Explainable reasoning over temporal knowledge graphs by pre-trained language model

Temporal knowledge graph reasoning (TKGR) has been considered as a crucial task for modeling the evolving knowledge, aiming to infer the unknown connections between entities at specific times. Traditional TKGR methods try to aggregate structural information between entities and evolve representations of entities over distinct snapshots, while some other methods attempt to extract temporal logic rules from historical interactions. However, these methods fail to address the continuously emerging unseen entities over time and ignore the historical dependencies between entities and relations.

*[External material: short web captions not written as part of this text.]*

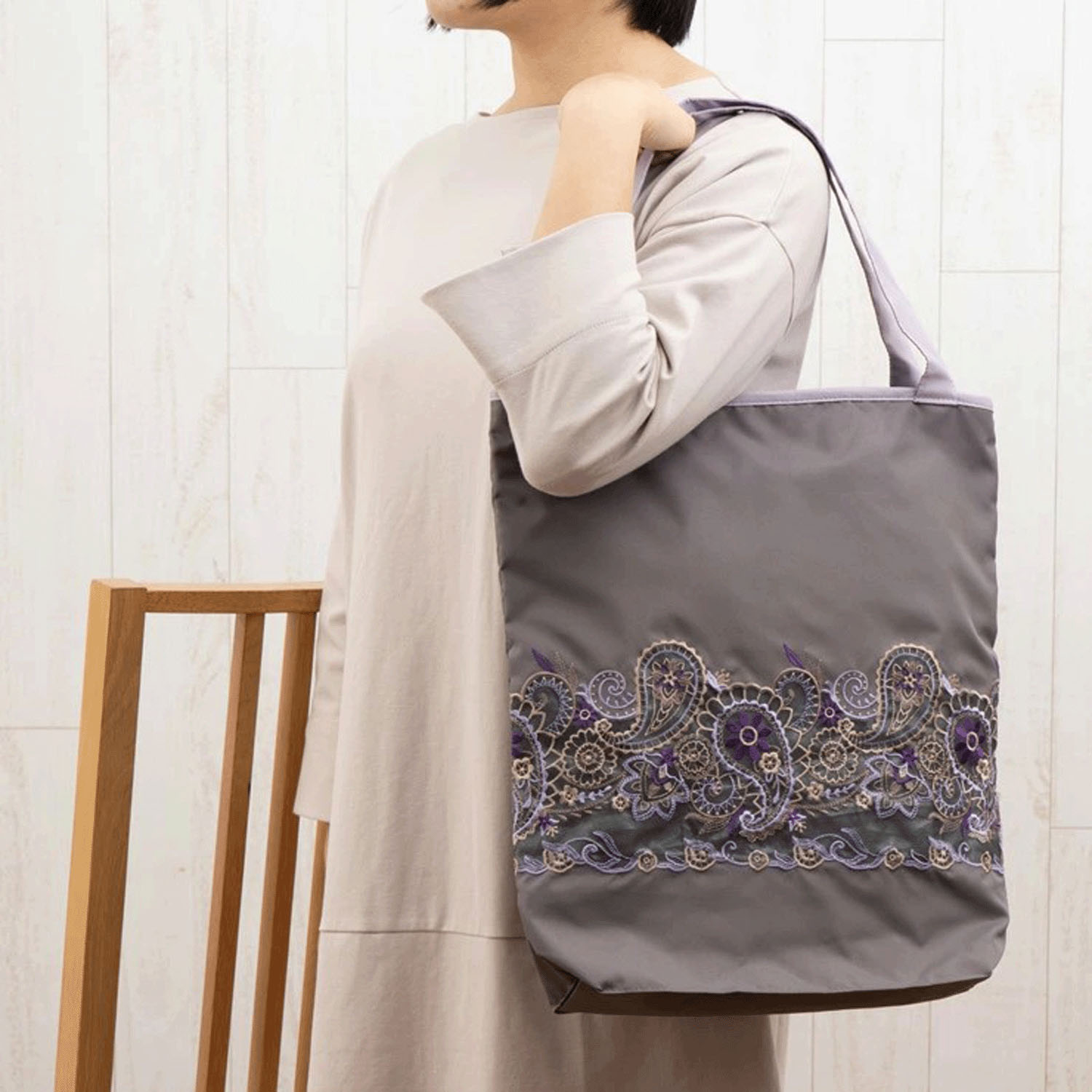 【15番色終了】 ペイズリー更紗 オーガンジーカットワーク刺繍 防水・撥水トートバッグ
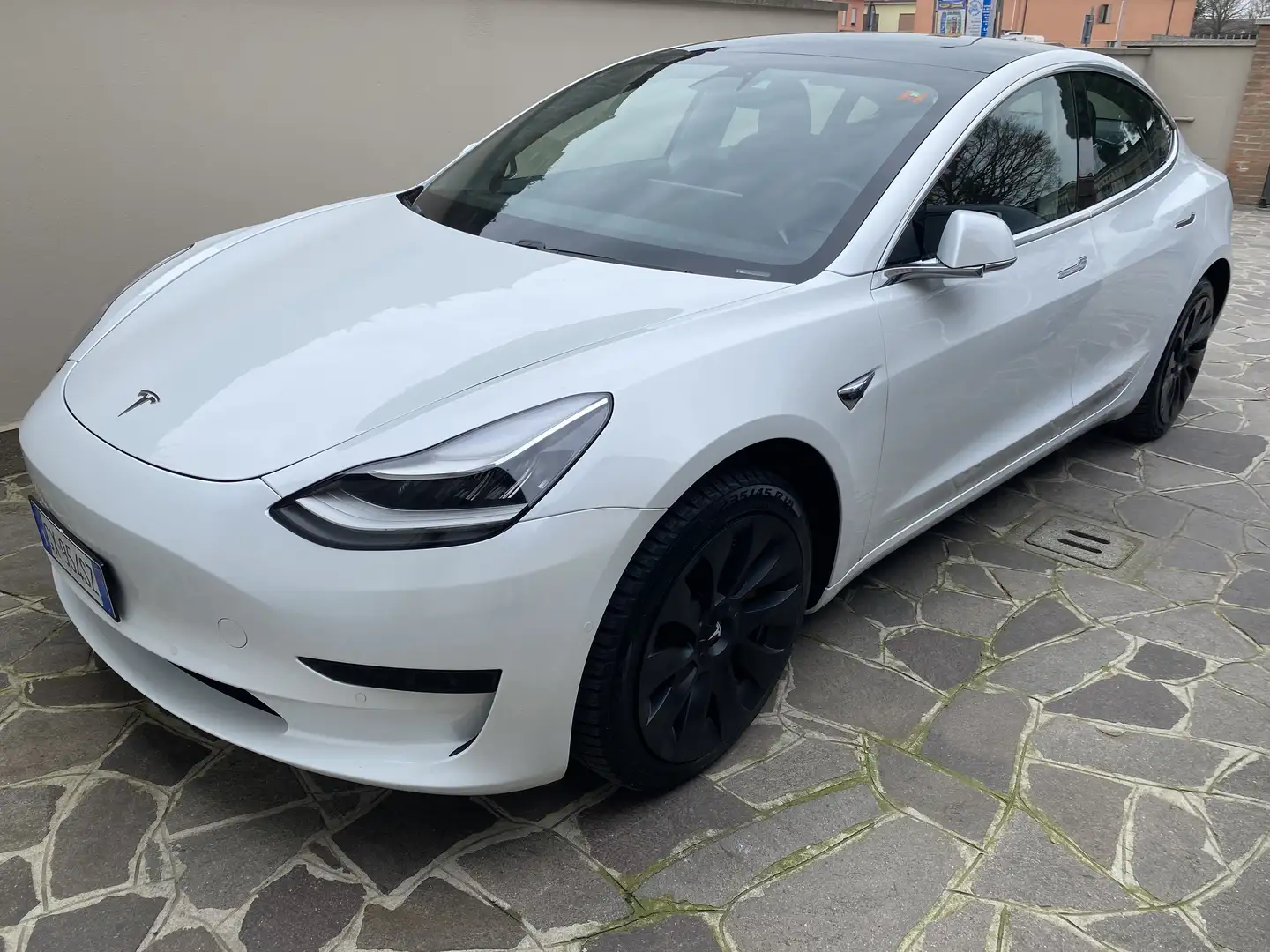Tesla Model 3 Standard rwd Plus - 1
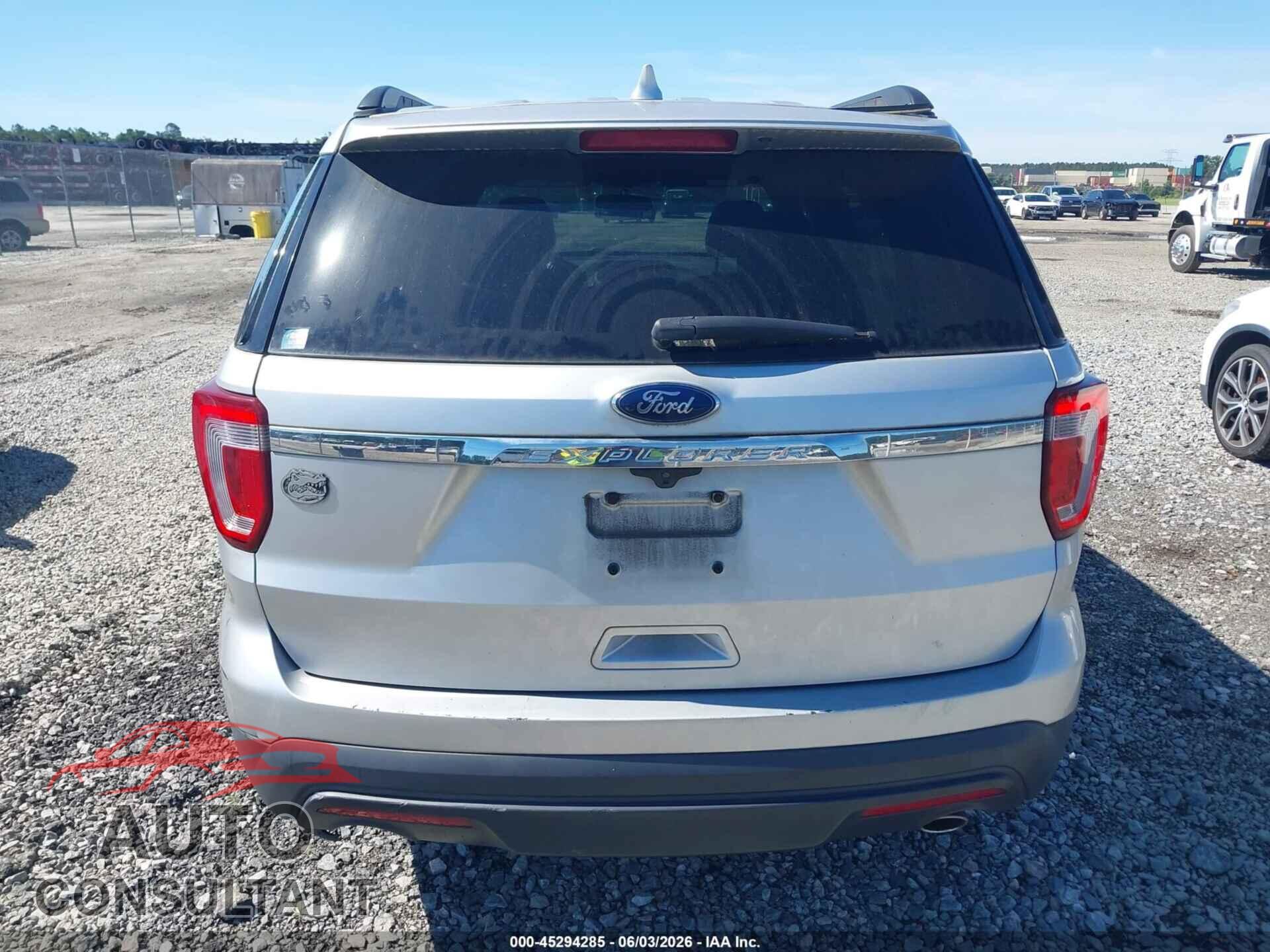 FORD EXPLORER 2017 - 1FM5K7B82HGE32812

To overcome these limitations, we propose a novel method, termed TPNet, which introduces historical information completion strategy (HICS) and pre-trained language model (PLM) to conduct explainable inductive reasoning over TKGs. Specifically, TPNet extracts reliable temporal logical paths from historical subgraphs using a temporal-correlated search strategy. For unseen entities, we utilize HICS to sample or generate paths to supplement their historical information. Besides, a PLM and a time-aware encoder are introduced to jointly encode the temporal paths, thereby comprehensively capturing dependencies between entities and relations. Moreover, the semantic similarity between the query quadruples and the extracted paths is evaluated to simultaneously optimize the representations of entities and relations. Extensive experiments on entity and relation prediction tasks are conducted to evaluate the performance of TPNet. The experimental results on four benchmark datasets demonstrate the superiority of TPNet over state-of-the-art TKGR methods, achieving improvements of 14.35%, 23.08%, 6.75% and 5.38% on MRR, respectively.